[To do] Would you copy only the lines below, beginning with the one that contains "Between detection(69, 260, 109, 316): man" and running through the last entry line?
------ Data extract ------
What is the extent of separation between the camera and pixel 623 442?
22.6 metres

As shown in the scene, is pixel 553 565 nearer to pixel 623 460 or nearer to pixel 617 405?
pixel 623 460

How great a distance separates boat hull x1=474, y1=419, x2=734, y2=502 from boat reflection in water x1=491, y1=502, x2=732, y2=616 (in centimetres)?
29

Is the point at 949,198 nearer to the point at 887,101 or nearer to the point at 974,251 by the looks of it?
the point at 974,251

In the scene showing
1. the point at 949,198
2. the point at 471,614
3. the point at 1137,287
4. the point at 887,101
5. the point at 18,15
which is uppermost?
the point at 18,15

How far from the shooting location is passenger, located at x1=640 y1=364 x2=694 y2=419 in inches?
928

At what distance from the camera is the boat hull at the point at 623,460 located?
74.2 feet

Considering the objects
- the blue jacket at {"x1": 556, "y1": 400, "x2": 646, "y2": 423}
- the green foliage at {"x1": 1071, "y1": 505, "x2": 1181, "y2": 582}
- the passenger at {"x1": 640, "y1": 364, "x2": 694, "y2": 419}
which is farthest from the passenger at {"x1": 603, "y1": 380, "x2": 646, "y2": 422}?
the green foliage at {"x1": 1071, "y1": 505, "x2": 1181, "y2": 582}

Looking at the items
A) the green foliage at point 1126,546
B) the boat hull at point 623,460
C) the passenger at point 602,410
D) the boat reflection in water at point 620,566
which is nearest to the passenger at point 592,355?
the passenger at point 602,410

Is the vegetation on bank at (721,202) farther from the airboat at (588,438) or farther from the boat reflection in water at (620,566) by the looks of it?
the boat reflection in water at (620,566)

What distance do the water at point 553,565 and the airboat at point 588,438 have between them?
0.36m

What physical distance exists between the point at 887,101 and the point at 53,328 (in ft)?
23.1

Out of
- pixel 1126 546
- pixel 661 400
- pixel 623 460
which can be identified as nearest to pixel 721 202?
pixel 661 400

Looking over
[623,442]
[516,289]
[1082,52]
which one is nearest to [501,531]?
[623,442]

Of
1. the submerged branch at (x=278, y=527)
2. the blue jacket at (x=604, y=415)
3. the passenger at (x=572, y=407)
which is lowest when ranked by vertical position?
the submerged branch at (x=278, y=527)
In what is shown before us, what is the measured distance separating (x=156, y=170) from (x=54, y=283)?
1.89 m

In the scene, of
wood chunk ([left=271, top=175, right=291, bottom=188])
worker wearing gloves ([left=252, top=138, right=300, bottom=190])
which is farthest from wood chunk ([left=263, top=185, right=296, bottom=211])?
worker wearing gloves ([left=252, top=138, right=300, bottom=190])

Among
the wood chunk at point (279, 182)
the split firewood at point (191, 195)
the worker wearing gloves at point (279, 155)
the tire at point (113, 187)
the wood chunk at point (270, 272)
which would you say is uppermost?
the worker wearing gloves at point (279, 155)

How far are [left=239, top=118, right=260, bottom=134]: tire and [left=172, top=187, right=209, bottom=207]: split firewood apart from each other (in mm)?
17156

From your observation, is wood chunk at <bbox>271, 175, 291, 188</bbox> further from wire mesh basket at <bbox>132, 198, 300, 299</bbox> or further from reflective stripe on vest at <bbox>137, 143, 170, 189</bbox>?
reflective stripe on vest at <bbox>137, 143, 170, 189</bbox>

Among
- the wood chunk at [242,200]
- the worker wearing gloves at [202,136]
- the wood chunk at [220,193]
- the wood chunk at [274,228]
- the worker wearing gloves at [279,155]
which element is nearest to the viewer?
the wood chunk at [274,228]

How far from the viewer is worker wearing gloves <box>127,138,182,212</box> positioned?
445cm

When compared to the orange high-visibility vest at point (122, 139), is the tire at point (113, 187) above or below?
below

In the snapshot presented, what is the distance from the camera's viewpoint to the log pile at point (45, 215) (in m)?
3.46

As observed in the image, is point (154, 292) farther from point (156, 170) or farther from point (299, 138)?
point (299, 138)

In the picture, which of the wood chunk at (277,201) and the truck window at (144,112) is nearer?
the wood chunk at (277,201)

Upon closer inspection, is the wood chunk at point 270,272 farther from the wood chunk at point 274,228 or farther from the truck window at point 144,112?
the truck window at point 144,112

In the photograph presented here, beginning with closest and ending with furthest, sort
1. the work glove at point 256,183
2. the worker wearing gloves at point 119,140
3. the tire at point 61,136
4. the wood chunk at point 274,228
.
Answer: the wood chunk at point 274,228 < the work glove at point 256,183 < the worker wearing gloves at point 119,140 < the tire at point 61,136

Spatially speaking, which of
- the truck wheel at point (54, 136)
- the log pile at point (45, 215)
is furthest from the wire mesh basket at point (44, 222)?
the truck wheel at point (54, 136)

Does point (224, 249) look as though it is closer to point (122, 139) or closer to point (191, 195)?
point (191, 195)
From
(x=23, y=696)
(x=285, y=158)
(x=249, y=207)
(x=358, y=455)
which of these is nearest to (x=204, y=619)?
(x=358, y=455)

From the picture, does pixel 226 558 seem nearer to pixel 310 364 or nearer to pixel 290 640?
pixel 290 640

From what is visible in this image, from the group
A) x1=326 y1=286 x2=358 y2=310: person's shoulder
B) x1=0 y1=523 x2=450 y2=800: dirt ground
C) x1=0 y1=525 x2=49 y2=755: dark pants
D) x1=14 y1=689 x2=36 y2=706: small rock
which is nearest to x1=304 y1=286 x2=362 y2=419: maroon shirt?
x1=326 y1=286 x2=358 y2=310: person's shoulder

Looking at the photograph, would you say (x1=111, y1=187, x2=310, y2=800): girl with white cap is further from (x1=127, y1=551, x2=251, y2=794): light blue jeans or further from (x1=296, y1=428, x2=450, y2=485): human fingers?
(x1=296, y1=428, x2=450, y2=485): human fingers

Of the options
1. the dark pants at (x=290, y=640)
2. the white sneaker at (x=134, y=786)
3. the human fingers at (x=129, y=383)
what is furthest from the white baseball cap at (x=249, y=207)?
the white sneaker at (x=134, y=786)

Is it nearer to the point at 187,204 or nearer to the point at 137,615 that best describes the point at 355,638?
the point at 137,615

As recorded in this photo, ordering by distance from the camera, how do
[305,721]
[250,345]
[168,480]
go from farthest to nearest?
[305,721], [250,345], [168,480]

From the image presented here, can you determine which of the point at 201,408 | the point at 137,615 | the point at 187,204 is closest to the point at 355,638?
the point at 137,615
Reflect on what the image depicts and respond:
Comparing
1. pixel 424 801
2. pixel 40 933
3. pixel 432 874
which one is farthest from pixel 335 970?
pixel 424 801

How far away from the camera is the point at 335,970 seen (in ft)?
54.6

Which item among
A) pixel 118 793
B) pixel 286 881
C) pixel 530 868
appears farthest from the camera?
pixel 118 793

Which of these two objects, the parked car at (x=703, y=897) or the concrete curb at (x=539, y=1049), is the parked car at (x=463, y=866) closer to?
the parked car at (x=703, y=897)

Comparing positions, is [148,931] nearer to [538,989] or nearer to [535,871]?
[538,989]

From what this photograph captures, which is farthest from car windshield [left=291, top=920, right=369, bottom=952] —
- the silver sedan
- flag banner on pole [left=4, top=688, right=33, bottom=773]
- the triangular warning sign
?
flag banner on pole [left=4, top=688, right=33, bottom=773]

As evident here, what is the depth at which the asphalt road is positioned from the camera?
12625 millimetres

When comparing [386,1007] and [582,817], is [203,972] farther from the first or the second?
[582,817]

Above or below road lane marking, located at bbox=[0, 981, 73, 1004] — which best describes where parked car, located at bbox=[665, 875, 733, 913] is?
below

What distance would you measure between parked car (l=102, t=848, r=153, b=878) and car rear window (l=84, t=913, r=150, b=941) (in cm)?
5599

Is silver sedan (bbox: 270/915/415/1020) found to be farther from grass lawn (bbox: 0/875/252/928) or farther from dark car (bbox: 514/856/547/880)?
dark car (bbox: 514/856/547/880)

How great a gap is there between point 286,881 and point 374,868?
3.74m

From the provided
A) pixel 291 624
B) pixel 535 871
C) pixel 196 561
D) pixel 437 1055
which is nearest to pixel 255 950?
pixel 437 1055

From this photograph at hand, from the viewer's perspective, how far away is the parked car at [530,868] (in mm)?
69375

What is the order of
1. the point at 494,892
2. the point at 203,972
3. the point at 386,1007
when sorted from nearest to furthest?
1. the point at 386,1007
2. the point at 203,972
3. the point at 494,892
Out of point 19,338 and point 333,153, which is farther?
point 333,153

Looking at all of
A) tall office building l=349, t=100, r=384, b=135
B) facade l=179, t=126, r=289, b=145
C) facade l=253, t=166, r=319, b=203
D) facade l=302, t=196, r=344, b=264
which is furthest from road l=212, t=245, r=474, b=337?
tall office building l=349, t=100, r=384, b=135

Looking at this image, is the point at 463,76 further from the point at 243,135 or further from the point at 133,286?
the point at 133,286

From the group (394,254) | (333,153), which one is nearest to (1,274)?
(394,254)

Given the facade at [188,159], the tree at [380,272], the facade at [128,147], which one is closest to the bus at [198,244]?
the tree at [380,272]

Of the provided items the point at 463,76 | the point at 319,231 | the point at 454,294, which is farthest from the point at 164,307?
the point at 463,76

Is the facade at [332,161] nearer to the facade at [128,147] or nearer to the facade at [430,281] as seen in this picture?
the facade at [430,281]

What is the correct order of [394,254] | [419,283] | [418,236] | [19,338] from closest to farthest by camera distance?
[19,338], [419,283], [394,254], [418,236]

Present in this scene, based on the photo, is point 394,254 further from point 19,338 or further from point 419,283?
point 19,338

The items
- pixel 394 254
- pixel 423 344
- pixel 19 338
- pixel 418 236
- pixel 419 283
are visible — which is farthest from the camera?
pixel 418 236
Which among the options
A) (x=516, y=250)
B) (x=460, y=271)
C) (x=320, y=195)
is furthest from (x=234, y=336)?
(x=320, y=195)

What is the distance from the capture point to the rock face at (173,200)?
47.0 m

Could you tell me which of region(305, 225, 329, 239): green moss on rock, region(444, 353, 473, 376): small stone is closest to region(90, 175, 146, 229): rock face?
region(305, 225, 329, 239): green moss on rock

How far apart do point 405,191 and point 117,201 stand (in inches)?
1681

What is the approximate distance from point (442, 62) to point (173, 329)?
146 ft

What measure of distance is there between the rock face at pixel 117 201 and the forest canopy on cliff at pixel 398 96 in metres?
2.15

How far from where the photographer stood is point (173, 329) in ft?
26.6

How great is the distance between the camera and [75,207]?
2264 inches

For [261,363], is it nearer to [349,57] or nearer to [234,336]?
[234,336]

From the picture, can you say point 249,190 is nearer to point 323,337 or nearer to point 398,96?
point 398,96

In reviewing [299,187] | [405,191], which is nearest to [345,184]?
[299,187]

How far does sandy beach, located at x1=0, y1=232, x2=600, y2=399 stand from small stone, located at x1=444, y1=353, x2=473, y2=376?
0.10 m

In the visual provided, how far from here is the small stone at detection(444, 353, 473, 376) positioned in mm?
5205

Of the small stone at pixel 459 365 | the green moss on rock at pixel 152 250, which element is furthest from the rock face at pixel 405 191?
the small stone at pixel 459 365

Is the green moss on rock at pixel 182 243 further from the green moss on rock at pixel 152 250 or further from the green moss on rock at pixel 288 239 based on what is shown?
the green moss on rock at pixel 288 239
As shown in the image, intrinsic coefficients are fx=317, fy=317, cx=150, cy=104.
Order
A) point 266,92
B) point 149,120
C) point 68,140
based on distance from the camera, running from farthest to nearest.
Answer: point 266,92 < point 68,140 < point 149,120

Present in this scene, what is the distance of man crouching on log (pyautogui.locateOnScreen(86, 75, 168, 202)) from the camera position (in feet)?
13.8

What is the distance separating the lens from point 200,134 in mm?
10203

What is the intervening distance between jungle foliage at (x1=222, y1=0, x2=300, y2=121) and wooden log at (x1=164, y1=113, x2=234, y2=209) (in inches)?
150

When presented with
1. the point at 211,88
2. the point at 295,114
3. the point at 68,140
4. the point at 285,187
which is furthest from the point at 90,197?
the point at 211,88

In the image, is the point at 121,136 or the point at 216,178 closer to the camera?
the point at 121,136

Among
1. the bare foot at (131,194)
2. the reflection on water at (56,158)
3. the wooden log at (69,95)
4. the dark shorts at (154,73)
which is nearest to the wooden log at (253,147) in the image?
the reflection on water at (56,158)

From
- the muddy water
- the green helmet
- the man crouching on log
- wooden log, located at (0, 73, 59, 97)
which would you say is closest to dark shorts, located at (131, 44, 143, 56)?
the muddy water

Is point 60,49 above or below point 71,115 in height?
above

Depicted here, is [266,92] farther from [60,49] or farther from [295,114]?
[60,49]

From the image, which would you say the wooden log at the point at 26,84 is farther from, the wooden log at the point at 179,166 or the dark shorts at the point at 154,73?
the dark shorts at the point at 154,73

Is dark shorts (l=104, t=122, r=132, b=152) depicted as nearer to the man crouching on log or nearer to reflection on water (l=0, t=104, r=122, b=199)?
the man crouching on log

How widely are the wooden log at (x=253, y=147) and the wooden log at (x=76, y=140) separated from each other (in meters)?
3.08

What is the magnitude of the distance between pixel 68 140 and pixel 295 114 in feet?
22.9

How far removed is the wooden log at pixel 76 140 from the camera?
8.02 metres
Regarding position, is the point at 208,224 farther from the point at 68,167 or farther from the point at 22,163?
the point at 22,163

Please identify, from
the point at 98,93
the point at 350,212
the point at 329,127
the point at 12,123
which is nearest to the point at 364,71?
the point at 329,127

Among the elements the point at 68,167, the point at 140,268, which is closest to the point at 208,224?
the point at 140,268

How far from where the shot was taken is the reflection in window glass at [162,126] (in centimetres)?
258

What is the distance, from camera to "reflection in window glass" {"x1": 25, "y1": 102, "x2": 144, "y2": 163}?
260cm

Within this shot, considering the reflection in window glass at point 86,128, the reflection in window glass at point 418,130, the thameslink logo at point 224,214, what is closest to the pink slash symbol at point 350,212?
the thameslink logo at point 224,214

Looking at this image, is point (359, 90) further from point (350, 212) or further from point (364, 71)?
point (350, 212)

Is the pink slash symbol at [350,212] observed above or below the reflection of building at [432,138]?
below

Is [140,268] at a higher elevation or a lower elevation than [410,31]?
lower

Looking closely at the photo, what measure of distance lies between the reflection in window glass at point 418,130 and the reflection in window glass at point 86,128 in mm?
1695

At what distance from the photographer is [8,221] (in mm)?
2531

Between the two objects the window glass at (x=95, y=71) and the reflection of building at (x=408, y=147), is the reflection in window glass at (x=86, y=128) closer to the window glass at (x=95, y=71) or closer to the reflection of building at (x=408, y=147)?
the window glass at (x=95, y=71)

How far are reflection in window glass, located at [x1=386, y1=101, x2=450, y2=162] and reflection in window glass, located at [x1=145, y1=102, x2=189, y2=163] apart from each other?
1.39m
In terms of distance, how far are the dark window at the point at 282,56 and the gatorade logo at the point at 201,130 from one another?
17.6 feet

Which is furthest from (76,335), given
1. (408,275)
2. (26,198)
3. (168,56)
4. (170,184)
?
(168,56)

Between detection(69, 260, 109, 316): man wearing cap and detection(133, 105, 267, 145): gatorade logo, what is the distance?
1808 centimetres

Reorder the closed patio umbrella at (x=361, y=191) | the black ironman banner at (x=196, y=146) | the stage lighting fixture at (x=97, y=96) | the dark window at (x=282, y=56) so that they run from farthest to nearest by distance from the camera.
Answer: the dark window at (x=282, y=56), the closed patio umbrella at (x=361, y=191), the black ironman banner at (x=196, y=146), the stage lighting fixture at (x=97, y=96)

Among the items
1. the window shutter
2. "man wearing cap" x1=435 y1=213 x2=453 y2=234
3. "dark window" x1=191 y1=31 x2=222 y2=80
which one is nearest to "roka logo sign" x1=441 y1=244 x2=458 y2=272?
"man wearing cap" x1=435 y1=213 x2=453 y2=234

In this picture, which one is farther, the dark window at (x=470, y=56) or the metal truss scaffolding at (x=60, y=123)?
------
[Solved problem]
Between detection(69, 260, 109, 316): man wearing cap and detection(133, 105, 267, 145): gatorade logo, what is the distance?
1808 centimetres

Reorder the closed patio umbrella at (x=361, y=191) | the black ironman banner at (x=196, y=146) | the stage lighting fixture at (x=97, y=96) | the dark window at (x=282, y=56) so that they run from farthest to nearest by distance from the camera.
Answer: the dark window at (x=282, y=56), the closed patio umbrella at (x=361, y=191), the black ironman banner at (x=196, y=146), the stage lighting fixture at (x=97, y=96)

Among the items
1. the window shutter
2. "man wearing cap" x1=435 y1=213 x2=453 y2=234
3. "dark window" x1=191 y1=31 x2=222 y2=80
which one is nearest to "roka logo sign" x1=441 y1=244 x2=458 y2=272?
"man wearing cap" x1=435 y1=213 x2=453 y2=234

In this picture, which one is farther, the dark window at (x=470, y=56) or the metal truss scaffolding at (x=60, y=123)?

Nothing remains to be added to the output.